Work request.
Every record should be copied exactly, except that pictures are to be omitted.

Supplied entries.
-- -- --
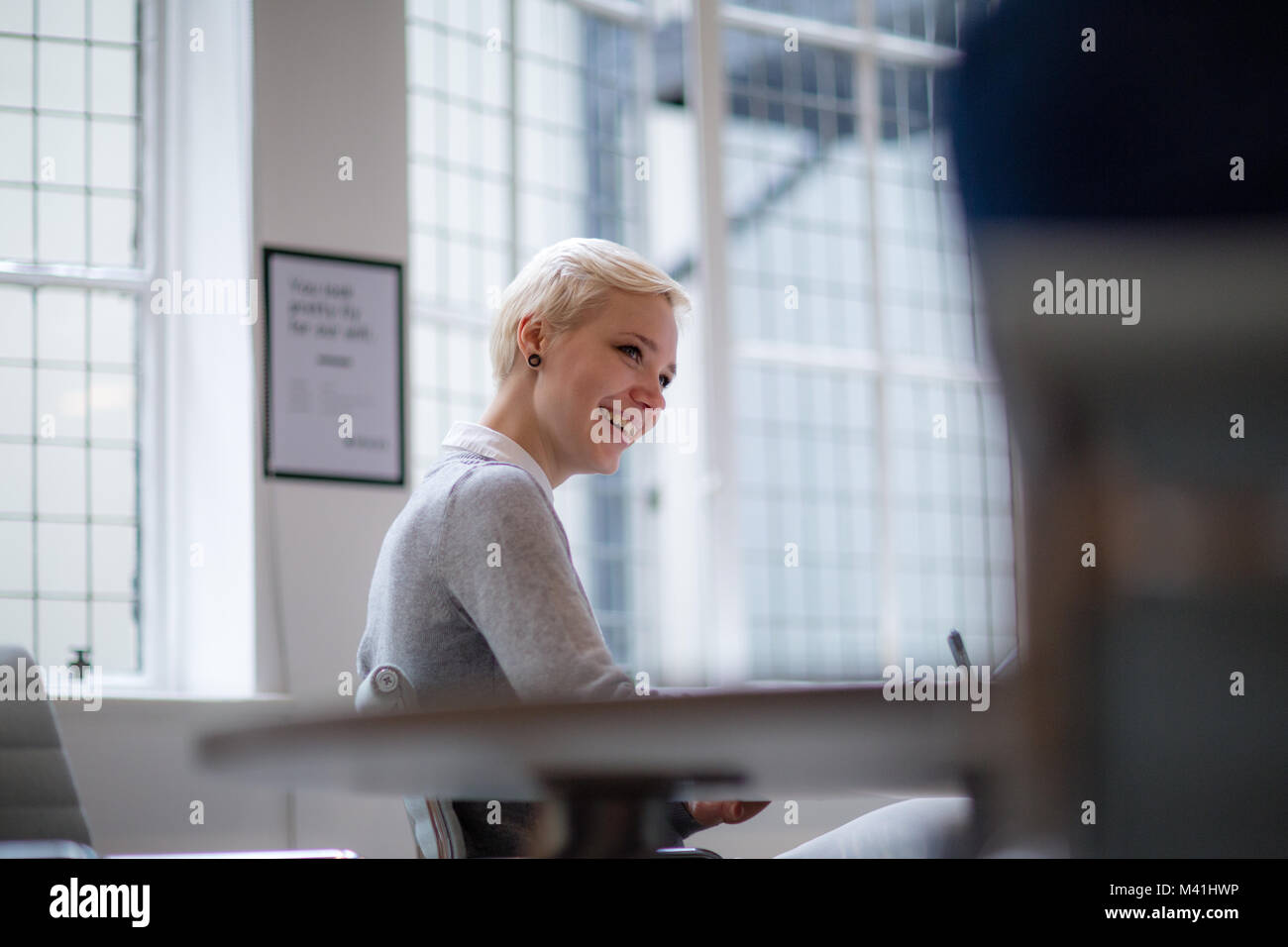 Young female businesswoman taking notes in meeting - Stock Image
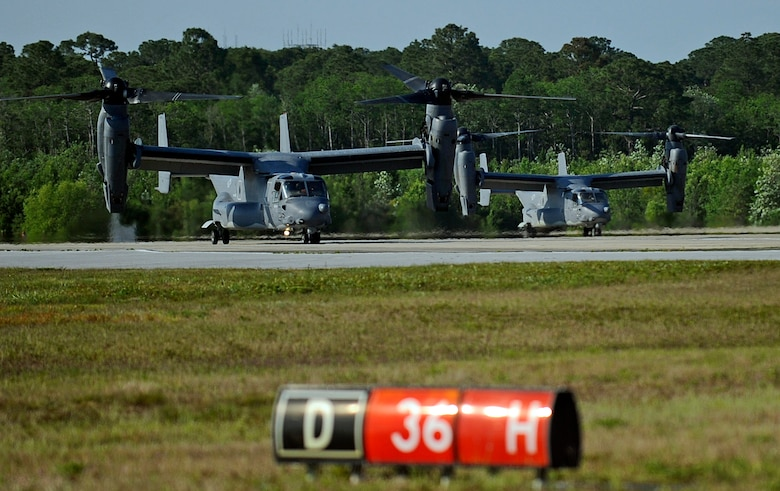CV-22 Osprey's taxi at Hurlburt Field, Fla. May 20, 2014. The Osprey, left, had to be refueled prior to its training mission. (U.S. Air Force photo/Staff Sgt. Jeff Andrejcik)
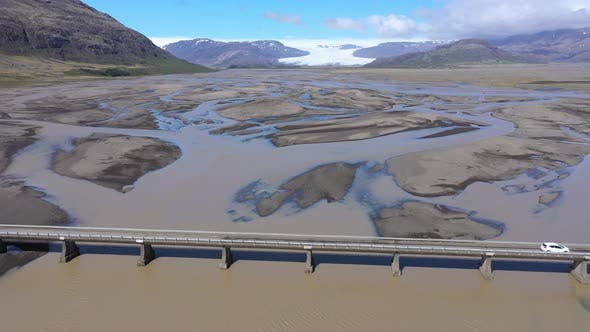Cover Image for Aerial View of A Car Crossing a Bridge Over a Glacial River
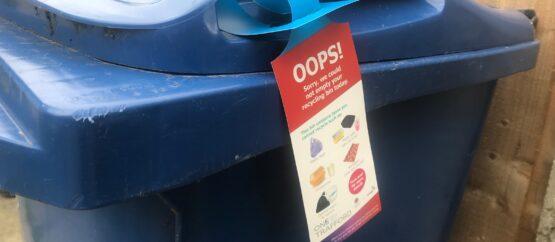 Blue bin with tag
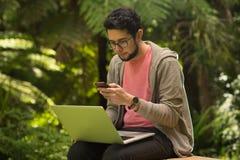 Молодой человек с сидеть компьтер-книжки и smartphone внешний в парке Стоковые Фото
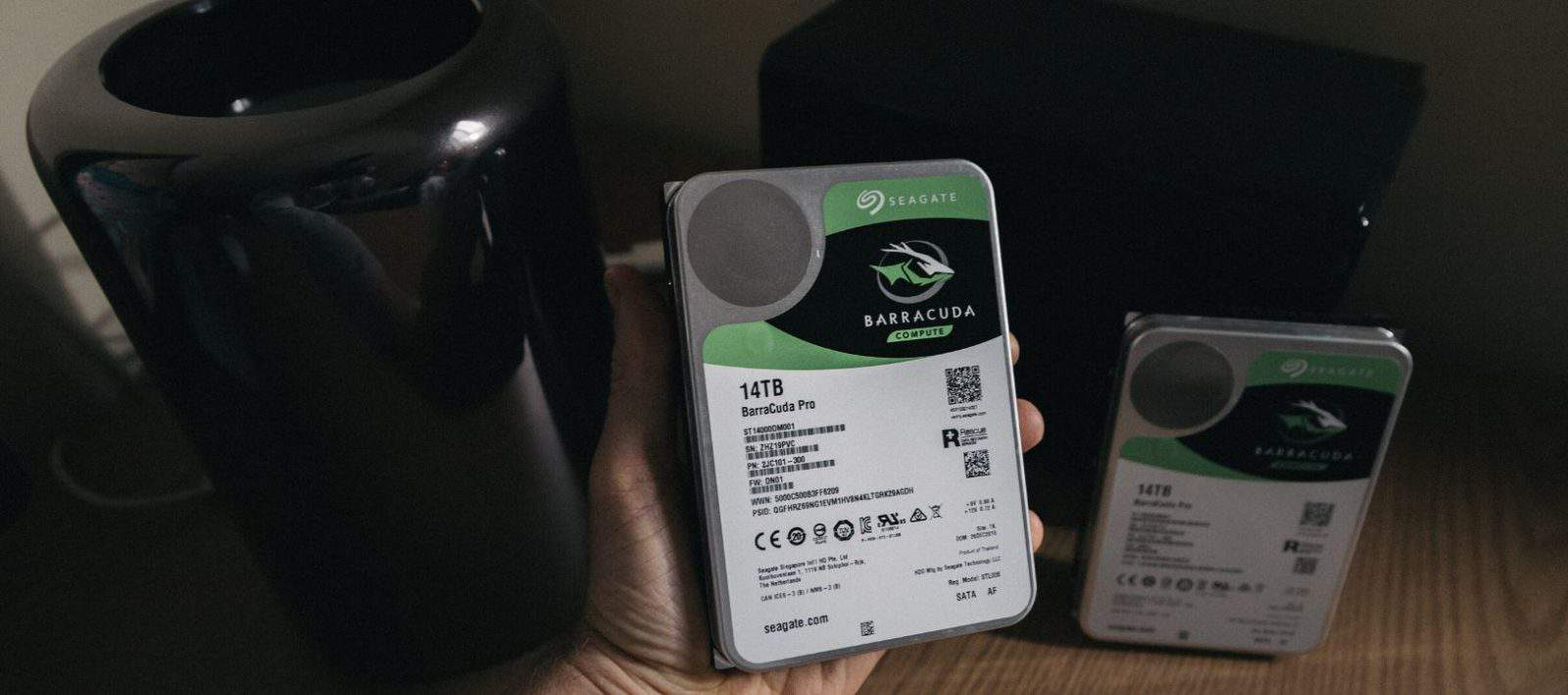 hand holding Seagate external hard drive in dark room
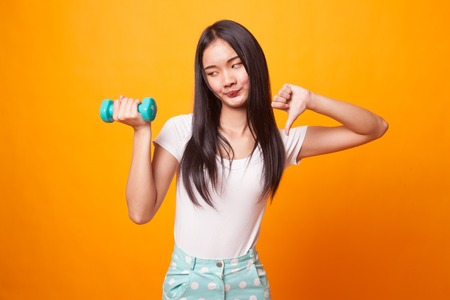 Unhappy Asian woman thumbs down with dumbbells on bright yellow background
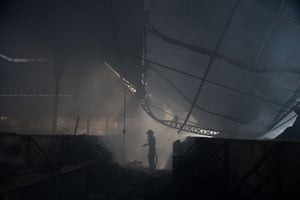 A firefighter tries to put out the blaze which destroyed the iron market.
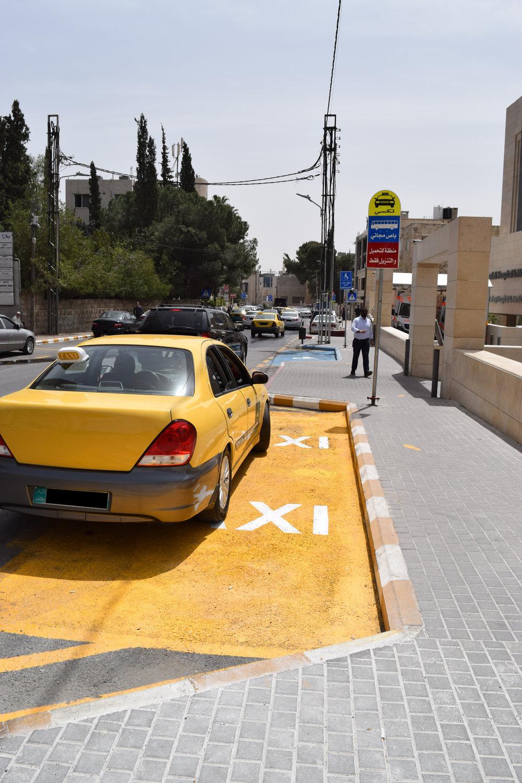 سيارة تكسي متوقفة في المكان المخصص لسيارات التكسي، ولكن جزءاً منها المتوقفة يمتد ليأخذ حيزاً من الشارع نفسه.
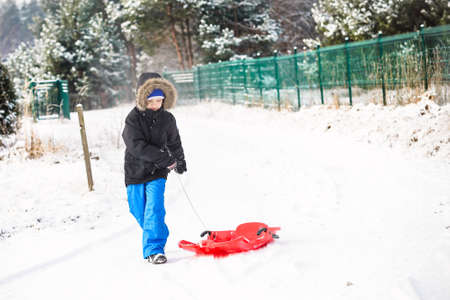 country boy: Child pulling red plastic sled. Winter fun Stock Photo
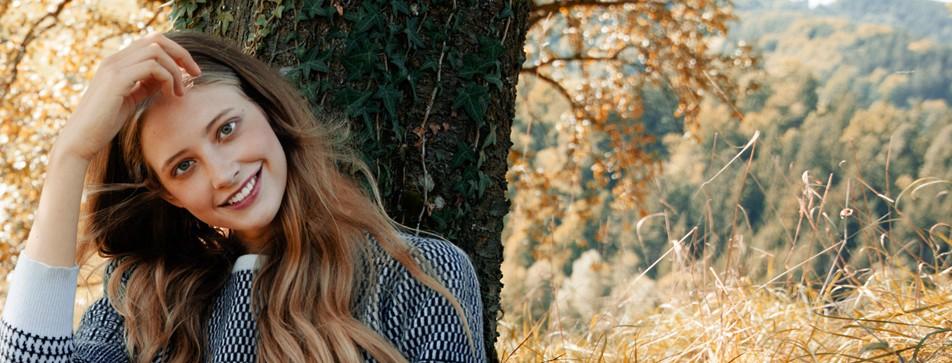 Frau lehnt am Baum und streicht sich durch die Haare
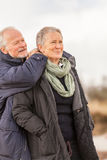 Happy senior couple elderly people together outdoor. In autumn winter Royalty Free Stock Images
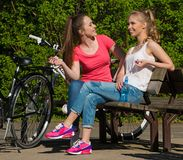 Happy teenage girls with bicycles Royalty Free Stock Image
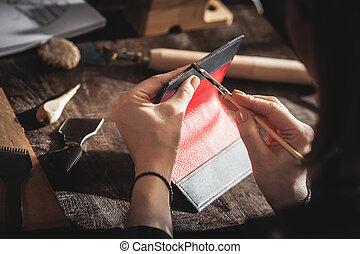 Leather handbag craftsman at work in a workshop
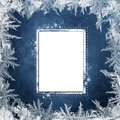 Christmas blue background with frosty patterns and card for text or photo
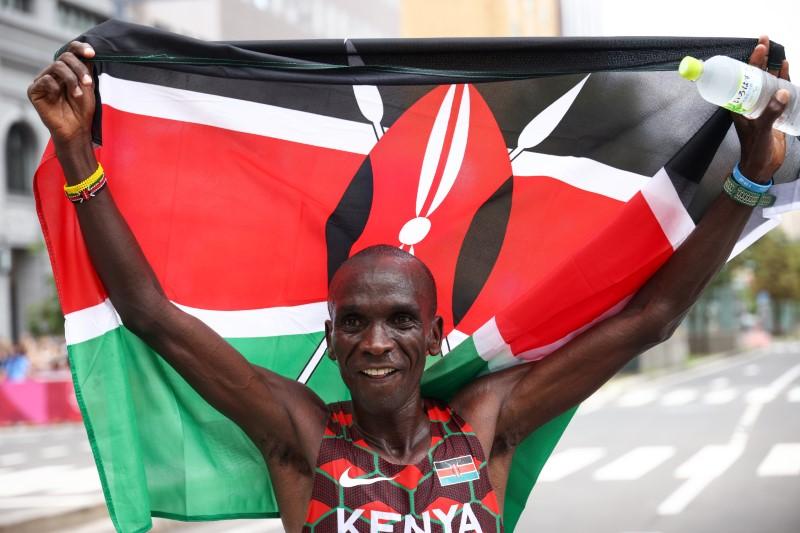 Tokyo 2020 Olympics - Athletics - Men's Marathon - Sapporo Odori Park, Sapporo, Japan - August 8, 2021. Eliud Kipchoge of Kenya holds the flag of Kenya and celebrates after winning gold REUTERS/Kim Hong-Ji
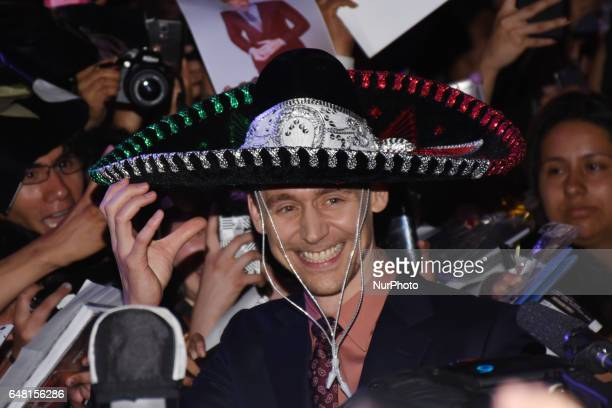 Actor Tom Hiddleston Is seen he putting on a traditional hat of Mexico called 'Charro' during the red carpet film premiere of Kong Skull Island at...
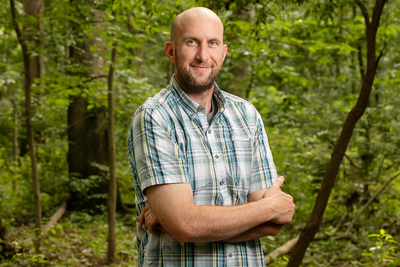 Portrait of researcher standing in the woods with his arms crossed.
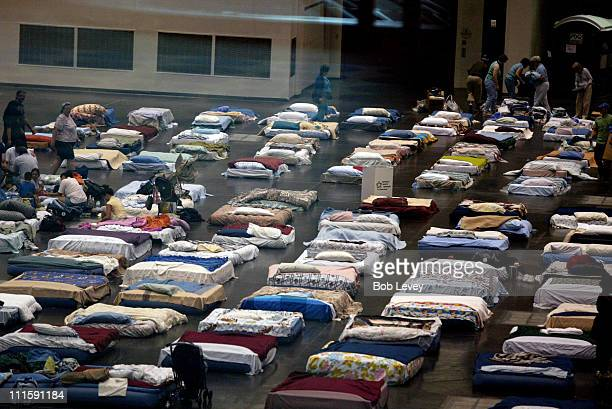 Beds in the George R Brown Convention Center are readied for evacuees from New Orleans as they arrive at the George R Brown Convention Center...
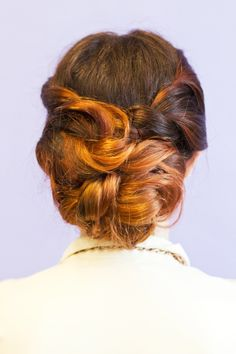 Twisted Updo Tutorial, easier than it looks (this one is in the 2nd half of the tutorial - first half is a double-waterfall braid, also lovely)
-- -- --
Answer section.
 Young female businesswoman taking notes in meeting - Stock Image
CV-22 Osprey's taxi at Hurlburt Field, Fla. May 20, 2014. The Osprey, left, had to be refueled prior to its training mission. (U.S. Air Force photo/Staff Sgt. Jeff Andrejcik)
Cover Image for Aerial View of A Car Crossing a Bridge Over a Glacial River
 Blue bin with tag
 Молодой человек с сидеть компьтер-книжки и smartphone внешний в парке Стоковые Фото
 hand holding Seagate external hard drive in dark room
 Unhappy Asian woman thumbs down with dumbbells on bright yellow background
 A firefighter tries to put out the blaze which destroyed the iron market.
 سيارة تكسي متوقفة في المكان المخصص لسيارات التكسي، ولكن جزءاً منها المتوقفة يمتد ليأخذ حيزاً من الشارع نفسه.
 country boy: Child pulling red plastic sled. Winter fun Stock Photo
 Frau lehnt am Baum und streicht sich durch die Haare
 Happy senior couple elderly people together outdoor. In autumn winter Royalty Free Stock Images
 Happy teenage girls with bicycles Royalty Free Stock Image
 Leather handbag craftsman at work in a workshop
 Christmas blue background with frosty patterns and card for text or photo
 Tokyo 2020 Olympics - Athletics - Men's Marathon - Sapporo Odori Park, Sapporo, Japan - August 8, 2021. Eliud Kipchoge of Kenya holds the flag of Kenya and celebrates after winning gold REUTERS/Kim Hong-Ji
 Actor Tom Hiddleston Is seen he putting on a traditional hat of Mexico called 'Charro' during the red carpet film premiere of Kong Skull Island at...
 Portrait of researcher standing in the woods with his arms crossed.
 Beds in the George R Brown Convention Center are readied for evacuees from New Orleans as they arrive at the George R Brown Convention Center...
 Twisted Updo Tutorial, easier than it looks (this one is in the 2nd half of the tutorial - first half is a double-waterfall braid, also lovely)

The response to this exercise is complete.